We are what we buy. The following is a list of things I have purchased this summer, their manufacturers, and their prices, as nearly as I can remember.

one year subscription to Adbusters.............$35.00
two Now And Zen t-shirts.......................$15.98
one Victorinox Swiss army knife................$20.23
one American Apparel track jacket*.............$39.06
six Green Squirrel Shirts t-shirts.............$30.55
one Mossimo track jacket.......................$23.99
two Abercrombie & Fitch fleece jackets*........$49.50
one Aeropostale cargo shorts...................$19.99
one American Eagle cargo shorts................$9.99
one AXE bodyspray..............................$0.99
one Simple tennis shoes........................$13.99
one Simple sneakers............................$50.99
two Staedtler Mars kneadable erasers...........$3.98
three Canson drawing paper.....................$6.00
one Strathmore 18x24'' sketchpad...............$4.00
one Interplay computer game....................$3.99
five Clearasil face soap.......................$19.99
one Victorinox Startech 2000 watch.............$80.75
two Aeropostale t-shirts.......................$25.00
four Hanes boxer-briefs........................$8.49
one Tempurpedic pillow.........................$17.99
three Staedtler Mars drawing pencils...........$1.50
five used books................................$3.00
one birthday cake*.............................$7.00
one shitty boardgame*..........................$13.00
one Harry Potter and the Half-Blood Prince.....$17.99
two Pilot pens.................................$2.50
one pack of Jenga blocks.......................$12.50
one Sony clip-on headphones....................$32.00
one year subscription to All In................$22.00
one year subscription to Wired.................$4.99

*not for me

Conclusion: Ironic, is it not, that Adbusters, a magazine devoted to anti-consumerism that urges people not to buy things they don't need, offers subscriptions. Do I really need the magazine?

Saturday, August 20, 2005

Chapter I: The Beginning of the End

I know what you're thinking...you are weary of seeing yet another blog link in yet another another AIM profile. "How will this one die?" you cynically wonder to yourself. There are so many ways.

Scenario A: I could be one of those people that writes long detailed recapitulations of my daily activities for about a week, and then suddenly lose interest. The blog will lose its AIM profile link and never be heard from again.

Scenario B: The fade-out will be more gradual. Entries become infrequent and less detailed, although not necessarily shorter as I begin replacing actual content with cut-and-pasted song lyrics. Perhaps after six months, I will simply forget the blog exists.

Scenario C: Miscellaneous (what insurance companies refer to as "an act of God")
Subsection i: The server mysteriously crashes and all data is rendered irretrievable.
Subsection ii: I am abducted by Martians that don't have Internet access.

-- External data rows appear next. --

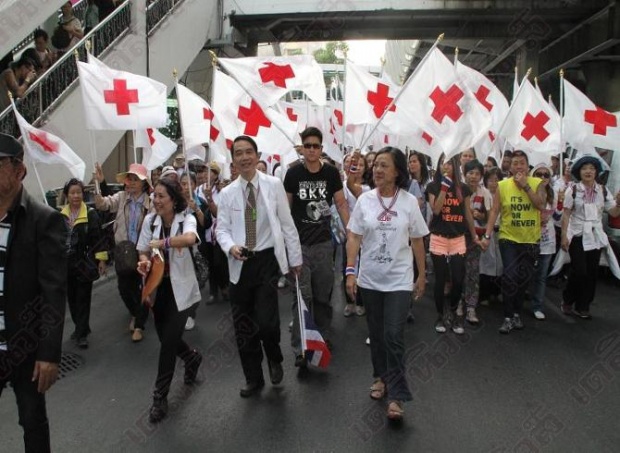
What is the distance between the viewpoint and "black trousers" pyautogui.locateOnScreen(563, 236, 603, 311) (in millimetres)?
6055

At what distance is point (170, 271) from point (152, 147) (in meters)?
4.02

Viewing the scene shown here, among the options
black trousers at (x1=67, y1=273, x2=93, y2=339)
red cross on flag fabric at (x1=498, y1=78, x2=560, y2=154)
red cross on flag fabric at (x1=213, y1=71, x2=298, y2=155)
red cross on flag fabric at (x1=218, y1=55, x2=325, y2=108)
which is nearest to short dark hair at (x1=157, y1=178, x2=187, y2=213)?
black trousers at (x1=67, y1=273, x2=93, y2=339)

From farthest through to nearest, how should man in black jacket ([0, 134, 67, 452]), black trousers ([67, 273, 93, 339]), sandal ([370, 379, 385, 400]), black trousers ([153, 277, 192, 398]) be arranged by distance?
black trousers ([67, 273, 93, 339]) < sandal ([370, 379, 385, 400]) < black trousers ([153, 277, 192, 398]) < man in black jacket ([0, 134, 67, 452])

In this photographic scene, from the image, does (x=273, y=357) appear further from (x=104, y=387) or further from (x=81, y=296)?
(x=81, y=296)

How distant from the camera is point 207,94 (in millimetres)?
17656

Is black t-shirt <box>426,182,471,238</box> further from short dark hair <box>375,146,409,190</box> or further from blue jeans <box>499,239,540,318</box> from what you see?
short dark hair <box>375,146,409,190</box>

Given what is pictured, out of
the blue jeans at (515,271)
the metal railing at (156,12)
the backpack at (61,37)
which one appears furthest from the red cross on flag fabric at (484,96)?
the metal railing at (156,12)

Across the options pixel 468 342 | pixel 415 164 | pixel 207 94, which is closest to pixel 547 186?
pixel 415 164

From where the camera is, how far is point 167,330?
12.9 feet

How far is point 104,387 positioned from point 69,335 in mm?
1605

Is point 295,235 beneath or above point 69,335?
above

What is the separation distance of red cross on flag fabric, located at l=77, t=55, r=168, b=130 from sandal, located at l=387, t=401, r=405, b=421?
168 inches

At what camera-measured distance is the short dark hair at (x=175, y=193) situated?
411 centimetres

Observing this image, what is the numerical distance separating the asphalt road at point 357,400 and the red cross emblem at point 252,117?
2721 mm
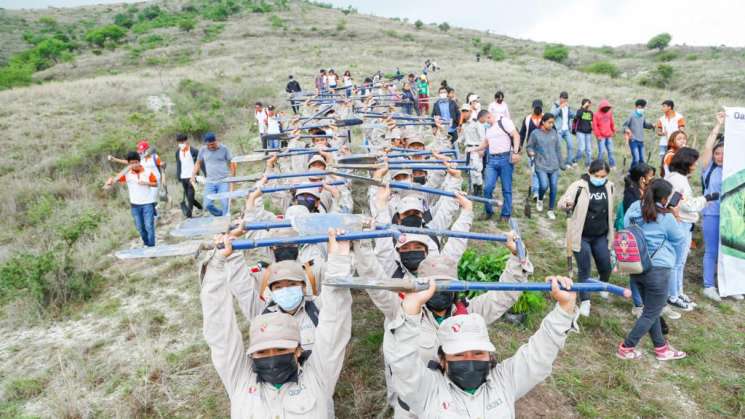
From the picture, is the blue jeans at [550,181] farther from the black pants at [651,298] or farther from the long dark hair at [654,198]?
the black pants at [651,298]

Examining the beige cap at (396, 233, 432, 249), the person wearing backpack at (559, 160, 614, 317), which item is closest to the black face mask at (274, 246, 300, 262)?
the beige cap at (396, 233, 432, 249)

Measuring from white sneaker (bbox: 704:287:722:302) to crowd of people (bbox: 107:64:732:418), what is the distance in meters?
0.01

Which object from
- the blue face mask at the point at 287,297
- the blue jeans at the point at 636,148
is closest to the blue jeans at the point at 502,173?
the blue jeans at the point at 636,148

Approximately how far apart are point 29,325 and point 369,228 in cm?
652

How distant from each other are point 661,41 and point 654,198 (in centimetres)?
6151

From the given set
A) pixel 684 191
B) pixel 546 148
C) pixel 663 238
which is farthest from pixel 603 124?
pixel 663 238

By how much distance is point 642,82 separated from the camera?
1123 inches

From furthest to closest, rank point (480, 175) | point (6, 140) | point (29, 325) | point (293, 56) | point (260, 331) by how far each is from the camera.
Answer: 1. point (293, 56)
2. point (6, 140)
3. point (480, 175)
4. point (29, 325)
5. point (260, 331)

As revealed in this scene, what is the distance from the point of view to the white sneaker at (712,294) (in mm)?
6055

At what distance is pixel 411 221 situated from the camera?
17.3 ft

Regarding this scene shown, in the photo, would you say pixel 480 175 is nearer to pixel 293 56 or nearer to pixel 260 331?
pixel 260 331

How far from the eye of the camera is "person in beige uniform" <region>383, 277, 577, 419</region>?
262cm

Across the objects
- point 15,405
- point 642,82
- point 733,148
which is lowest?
point 15,405

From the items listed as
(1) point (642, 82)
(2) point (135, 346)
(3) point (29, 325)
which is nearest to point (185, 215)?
(3) point (29, 325)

Scenario D: I never actually stop writing entries, but after a while, they're all pretty much the same and completely devoid of interest. I know nobody reads them, but update out of habit. It's like the blog version of the Flying Dutchman, drifting through time; a ghost of itself.


Which will it be? This thing was created on a whim, so I'm guessing it'll die the same way, but who knows...

A final question: Do all blogs go the heaven?

P.S. Scratch the final question, that was stupid.